How to install, build and use XDP related packages

From epsciwiki
Jump to navigation Jump to search

PAGE UNDER CONSTRUCTION


Getting Started

XDP stands for eXpress Data Path, and eBPF or BPF stands for extended Berkeley Data Filter
Following are links to a few good places to start learning to program with XDP sockets:
  • The best place to learn to program is the tutorial:
XDP tutorial
  • Helpful sites:
Beginner's Guide to XDP and BPF
Overview of XDP Sockets, Linux 5.4 kernel
RedHat XDP Page


Get and install the XPD/BPF related files

There are 2 main libraries that are needed to use XDP sockets: the libxdp library and libbpf library upon which it depends. Although one can load the 2 from separate packages, that is not recommended as this software is changing so quickly that you'll need versions of the 2 which are compatible. I believe the best option is to use the xdp-tools GitHub repository which has compatible versions of both. The difficulty is that the xdp-tools makefiles are not setup to install libbpf so some custom changes (quite minimal) are needed to be able to do this. For stability's sake I have forked the repo and made all the necessary modifications.


Links

Future advancements/versions in XDP/BPF will mean that this will need to be redone at some point, so here is a note of what was done to make things compile and install:
xdp-tools repository modifications


Following are links to the xdp-tools repos:
Jefferson Lab forked version of xdp-tools (changes to makefiles, etc)
Original xdp-tools repo


Create the XDP and BPF libraries

Get the repo

export PREFIX=""
git clone --recurse-submodules https://github.com/JeffersonLab/xdp-tools.git
cd xdp-tools


Address host dependencies

Before this code can be compiled, you must follow the proper setup procedure to address its dependencies.
Setup instructions are at given in the tutorial, XDP tutorial.
Go to the setup_dependencies.org link at Setup Dependencies
However, if you want to avoid wading through that, it boils down to:
// (to get bpftool)
sudo apt install linux-tools-common linux-tools-generic
// to get this to build
sudo apt install linux-tools-5.15.0-87-generic
sudo apt install clang llvm libpcap-dev build-essential
sudo apt install linux-headers-$(uname -r)

// xdp-tools needs emacs
sudo apt install emacs

// you will need to use clang 11 for this to work so install and set commands to this version
sudo apt install clang-11 clang-format-11
sudo update-alternatives --install /usr/bin/clang clang /usr/bin/clang-11 100
sudo update-alternatives --install /usr/bin/clang++ clang++ /usr/bin/clang++-11 100
sudo update-alternatives --install /usr/bin/clang-format clang-format /usr/bin/clang-format-11 100
sudo update-alternatives --install /usr/bin/llc llc /usr/bin/llc-11 100

// check to see if this worked by doing
ls -al /usr/bin/clang*
ls -al /etc/alternatives/clang*
ls -al /usr/bin/llc*
ls -al /etc/alternatives/llc*


Build

Now one can do
./configure
make

// for installation

// make sure there is an ending slash "/" on your install dir !!
export DESTDIR=/daqfs/ersap/installation/
export LIBDIR=lib
export HDRDIR=include
export MANDIR=share
export SBINDIR=bin
export SCRIPTSDIR=scripts
make install
The above installation will make and install the xdp-loader program into <install dir>/bin.
It can be used (see below) to both load/unload programs and query what programs have been loaded.
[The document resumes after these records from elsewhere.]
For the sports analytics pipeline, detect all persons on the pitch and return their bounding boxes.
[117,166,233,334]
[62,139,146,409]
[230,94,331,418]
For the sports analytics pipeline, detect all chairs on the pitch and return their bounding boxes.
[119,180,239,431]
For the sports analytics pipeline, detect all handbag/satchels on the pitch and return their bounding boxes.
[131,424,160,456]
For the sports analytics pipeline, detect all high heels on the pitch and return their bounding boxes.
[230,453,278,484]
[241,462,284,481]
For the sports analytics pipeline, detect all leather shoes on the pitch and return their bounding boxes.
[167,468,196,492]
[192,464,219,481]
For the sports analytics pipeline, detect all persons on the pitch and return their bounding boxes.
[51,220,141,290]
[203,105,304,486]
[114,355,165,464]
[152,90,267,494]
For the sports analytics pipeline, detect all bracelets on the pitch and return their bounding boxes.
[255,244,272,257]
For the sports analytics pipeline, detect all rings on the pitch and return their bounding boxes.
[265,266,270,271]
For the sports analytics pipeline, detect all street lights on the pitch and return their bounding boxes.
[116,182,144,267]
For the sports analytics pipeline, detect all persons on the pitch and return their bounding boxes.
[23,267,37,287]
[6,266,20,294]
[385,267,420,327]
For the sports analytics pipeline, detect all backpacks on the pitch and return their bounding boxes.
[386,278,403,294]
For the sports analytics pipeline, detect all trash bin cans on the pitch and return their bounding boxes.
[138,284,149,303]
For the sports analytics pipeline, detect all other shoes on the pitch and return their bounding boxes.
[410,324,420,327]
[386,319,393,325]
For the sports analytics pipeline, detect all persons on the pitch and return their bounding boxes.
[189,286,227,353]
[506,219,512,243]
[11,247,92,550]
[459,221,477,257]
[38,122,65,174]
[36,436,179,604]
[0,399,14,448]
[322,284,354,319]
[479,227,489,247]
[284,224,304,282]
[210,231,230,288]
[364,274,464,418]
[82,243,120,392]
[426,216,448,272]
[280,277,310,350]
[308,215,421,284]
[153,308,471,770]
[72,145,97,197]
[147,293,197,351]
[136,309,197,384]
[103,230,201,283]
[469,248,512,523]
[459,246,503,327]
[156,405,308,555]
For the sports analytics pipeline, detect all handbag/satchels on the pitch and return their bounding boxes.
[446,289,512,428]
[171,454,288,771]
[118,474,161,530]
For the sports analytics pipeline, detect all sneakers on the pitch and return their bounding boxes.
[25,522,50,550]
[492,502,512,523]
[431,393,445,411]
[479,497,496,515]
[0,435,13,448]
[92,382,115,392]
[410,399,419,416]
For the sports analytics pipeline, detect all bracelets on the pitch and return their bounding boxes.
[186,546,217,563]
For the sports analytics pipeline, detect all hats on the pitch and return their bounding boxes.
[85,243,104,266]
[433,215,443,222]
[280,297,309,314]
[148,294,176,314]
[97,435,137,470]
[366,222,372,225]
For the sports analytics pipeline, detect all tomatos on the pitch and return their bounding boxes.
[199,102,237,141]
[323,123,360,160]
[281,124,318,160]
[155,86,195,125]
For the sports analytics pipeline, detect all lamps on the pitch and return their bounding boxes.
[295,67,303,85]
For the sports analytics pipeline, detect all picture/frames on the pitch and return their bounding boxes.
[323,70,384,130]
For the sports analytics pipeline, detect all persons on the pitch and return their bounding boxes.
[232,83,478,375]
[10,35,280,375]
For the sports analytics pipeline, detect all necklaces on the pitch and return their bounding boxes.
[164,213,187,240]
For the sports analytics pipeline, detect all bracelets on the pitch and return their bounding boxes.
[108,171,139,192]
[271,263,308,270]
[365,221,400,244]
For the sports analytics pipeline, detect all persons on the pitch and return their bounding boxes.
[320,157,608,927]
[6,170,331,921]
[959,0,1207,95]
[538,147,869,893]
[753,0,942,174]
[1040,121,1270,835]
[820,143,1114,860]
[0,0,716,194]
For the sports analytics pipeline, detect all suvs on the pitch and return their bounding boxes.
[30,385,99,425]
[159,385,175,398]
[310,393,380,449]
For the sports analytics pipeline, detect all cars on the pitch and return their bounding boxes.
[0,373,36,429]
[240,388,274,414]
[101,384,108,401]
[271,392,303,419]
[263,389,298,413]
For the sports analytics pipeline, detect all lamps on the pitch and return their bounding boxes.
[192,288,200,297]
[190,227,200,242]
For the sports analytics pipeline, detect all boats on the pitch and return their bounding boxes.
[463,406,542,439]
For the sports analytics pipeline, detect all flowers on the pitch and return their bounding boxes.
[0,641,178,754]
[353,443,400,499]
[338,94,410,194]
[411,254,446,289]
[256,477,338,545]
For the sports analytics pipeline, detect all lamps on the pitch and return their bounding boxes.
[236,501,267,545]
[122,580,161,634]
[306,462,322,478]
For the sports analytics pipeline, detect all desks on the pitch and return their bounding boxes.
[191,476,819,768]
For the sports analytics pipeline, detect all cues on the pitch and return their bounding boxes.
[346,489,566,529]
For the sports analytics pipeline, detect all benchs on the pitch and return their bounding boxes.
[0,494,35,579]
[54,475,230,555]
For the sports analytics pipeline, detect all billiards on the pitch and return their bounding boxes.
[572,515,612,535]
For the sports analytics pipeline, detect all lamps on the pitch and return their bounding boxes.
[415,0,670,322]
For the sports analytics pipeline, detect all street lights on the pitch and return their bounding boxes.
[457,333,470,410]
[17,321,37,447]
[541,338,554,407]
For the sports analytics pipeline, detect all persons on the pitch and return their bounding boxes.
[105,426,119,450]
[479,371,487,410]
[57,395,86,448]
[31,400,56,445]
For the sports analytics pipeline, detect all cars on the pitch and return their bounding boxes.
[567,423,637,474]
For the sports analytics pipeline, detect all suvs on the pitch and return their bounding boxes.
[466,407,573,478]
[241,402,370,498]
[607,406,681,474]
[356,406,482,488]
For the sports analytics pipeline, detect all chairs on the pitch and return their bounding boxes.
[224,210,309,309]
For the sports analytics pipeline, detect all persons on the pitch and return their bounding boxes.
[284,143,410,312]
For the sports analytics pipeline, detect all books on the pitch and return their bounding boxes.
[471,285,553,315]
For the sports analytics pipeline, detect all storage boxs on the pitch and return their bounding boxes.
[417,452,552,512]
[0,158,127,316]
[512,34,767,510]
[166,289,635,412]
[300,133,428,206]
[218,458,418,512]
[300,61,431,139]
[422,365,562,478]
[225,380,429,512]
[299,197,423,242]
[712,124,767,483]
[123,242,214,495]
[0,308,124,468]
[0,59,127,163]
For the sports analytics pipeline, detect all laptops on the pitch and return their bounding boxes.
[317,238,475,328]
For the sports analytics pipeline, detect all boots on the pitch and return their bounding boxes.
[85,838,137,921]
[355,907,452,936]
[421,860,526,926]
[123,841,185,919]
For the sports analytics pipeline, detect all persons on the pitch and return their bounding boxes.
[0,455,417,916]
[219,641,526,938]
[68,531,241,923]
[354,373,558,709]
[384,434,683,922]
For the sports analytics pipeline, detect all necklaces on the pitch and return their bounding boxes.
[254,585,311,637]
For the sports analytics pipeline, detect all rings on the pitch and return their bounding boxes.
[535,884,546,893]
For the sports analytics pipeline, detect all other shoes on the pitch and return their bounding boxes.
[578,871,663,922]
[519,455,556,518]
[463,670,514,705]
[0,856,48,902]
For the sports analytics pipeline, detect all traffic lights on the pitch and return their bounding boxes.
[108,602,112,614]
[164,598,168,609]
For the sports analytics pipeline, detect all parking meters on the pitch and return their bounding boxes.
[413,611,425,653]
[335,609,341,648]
Getting ready to use XDP sockets

  • Each ejfat node has a Mellanox ConnectX-6 Dx NIC which can handle 2x100Gbps or 1x200Gbps.
  • The interface name corresponding to this card is enp193s0f1np1. If yours is different, substitute it.
  • Avoid running XDP code in the skb (generic) mode in which the linux stack is NOT bypassed.
  • Use the XDP native mode in which the linux network stack is bypassed by placing special code in the kernel's NIC driver.
To do this, the NIC's MTU must not be larger than 1 linux page minus some headers.
On the ejfat nodes the max MTU which still allows native mode is 3498.
sudo ifconfig enp193s0f1np1 mtu 3498


NIC queues

Now a note on how recent linux NIC drivers use multiple queues to hold incoming packets (for details see NIC Queues).


Number of queues

Contemporary NICs support multiple receive and transmit descriptor queues. On reception, a NIC can send different packets to different queues to distribute processing among CPUs. Find out how many NIC queues there are on your node by looking at the combined property:
// See how many queues there are 
sudo ethtool -l enp193s0f1np1
In the case of ejfat nodes, there are a max of 63 queues even though there are 128 cores. It seems odd to me that there isn't 1 queue per cpu, and it does not appear to be changeable so most likely it's built into the kernel when first created.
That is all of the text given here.